_Your objective_
Please show each line below that contains the word "this".

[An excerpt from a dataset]
● ● ●

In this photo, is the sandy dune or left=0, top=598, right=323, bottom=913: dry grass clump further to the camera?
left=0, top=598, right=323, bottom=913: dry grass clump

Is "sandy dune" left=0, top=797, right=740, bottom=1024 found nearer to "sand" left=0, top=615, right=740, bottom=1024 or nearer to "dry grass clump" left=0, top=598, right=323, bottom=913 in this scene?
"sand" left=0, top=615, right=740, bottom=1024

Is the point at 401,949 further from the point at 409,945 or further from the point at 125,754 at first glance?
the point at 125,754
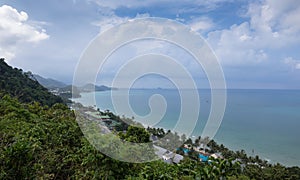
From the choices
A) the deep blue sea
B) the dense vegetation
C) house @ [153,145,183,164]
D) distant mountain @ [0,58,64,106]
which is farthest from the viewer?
distant mountain @ [0,58,64,106]

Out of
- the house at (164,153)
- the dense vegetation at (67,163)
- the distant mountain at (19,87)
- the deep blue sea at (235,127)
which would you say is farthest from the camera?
the distant mountain at (19,87)

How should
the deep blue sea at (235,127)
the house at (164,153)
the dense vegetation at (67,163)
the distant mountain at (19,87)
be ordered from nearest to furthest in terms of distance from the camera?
the dense vegetation at (67,163) < the deep blue sea at (235,127) < the house at (164,153) < the distant mountain at (19,87)

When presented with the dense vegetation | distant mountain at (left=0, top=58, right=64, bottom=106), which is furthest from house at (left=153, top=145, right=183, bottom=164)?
distant mountain at (left=0, top=58, right=64, bottom=106)

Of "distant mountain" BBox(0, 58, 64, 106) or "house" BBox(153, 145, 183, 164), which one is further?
"distant mountain" BBox(0, 58, 64, 106)

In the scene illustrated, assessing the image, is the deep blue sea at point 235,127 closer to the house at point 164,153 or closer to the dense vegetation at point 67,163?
the house at point 164,153

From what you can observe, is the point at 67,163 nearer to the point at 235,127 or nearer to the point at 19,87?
the point at 19,87

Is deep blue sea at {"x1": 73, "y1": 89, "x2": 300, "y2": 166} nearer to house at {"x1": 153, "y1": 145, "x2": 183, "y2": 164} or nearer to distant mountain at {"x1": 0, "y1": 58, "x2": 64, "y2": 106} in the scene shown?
house at {"x1": 153, "y1": 145, "x2": 183, "y2": 164}

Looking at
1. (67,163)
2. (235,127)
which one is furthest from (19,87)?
(235,127)

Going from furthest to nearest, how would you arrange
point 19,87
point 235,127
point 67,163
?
point 235,127
point 19,87
point 67,163

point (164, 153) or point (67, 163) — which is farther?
point (164, 153)

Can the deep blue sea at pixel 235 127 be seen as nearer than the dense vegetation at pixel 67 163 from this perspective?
No

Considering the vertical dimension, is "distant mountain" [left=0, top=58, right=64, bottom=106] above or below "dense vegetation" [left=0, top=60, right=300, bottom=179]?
above

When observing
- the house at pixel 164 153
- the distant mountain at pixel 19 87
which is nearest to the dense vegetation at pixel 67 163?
the house at pixel 164 153
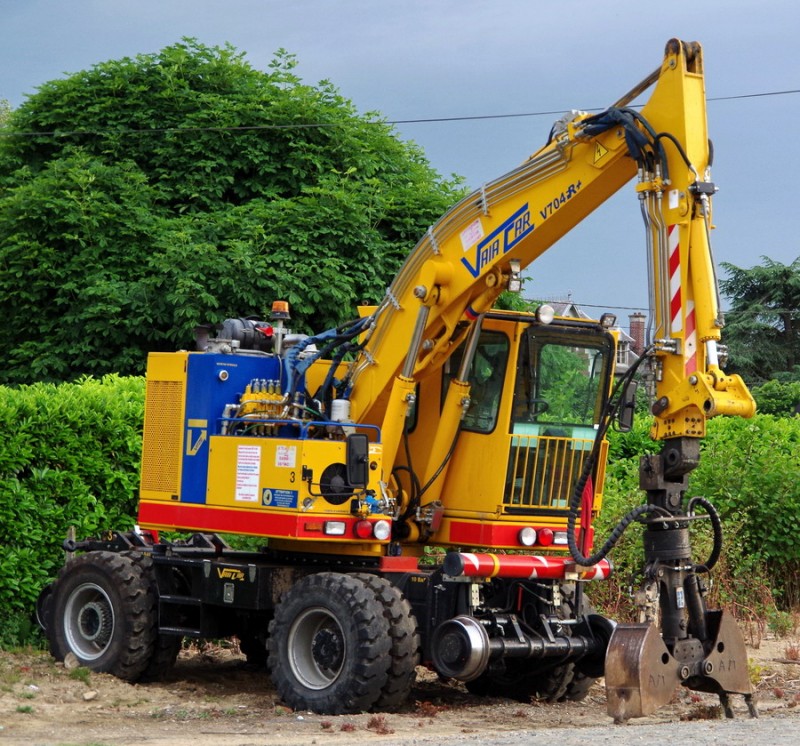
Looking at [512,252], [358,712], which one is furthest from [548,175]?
[358,712]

● ● ●

_The reply_
In this photo, is the sandy dune or left=0, top=598, right=323, bottom=913: dry grass clump further to the camera?
Is "sandy dune" left=0, top=797, right=740, bottom=1024 found nearer to "sand" left=0, top=615, right=740, bottom=1024 or nearer to "dry grass clump" left=0, top=598, right=323, bottom=913 in this scene?
Can the deep blue sea at pixel 235 127 be seen as nearer than the dense vegetation at pixel 67 163 from this perspective?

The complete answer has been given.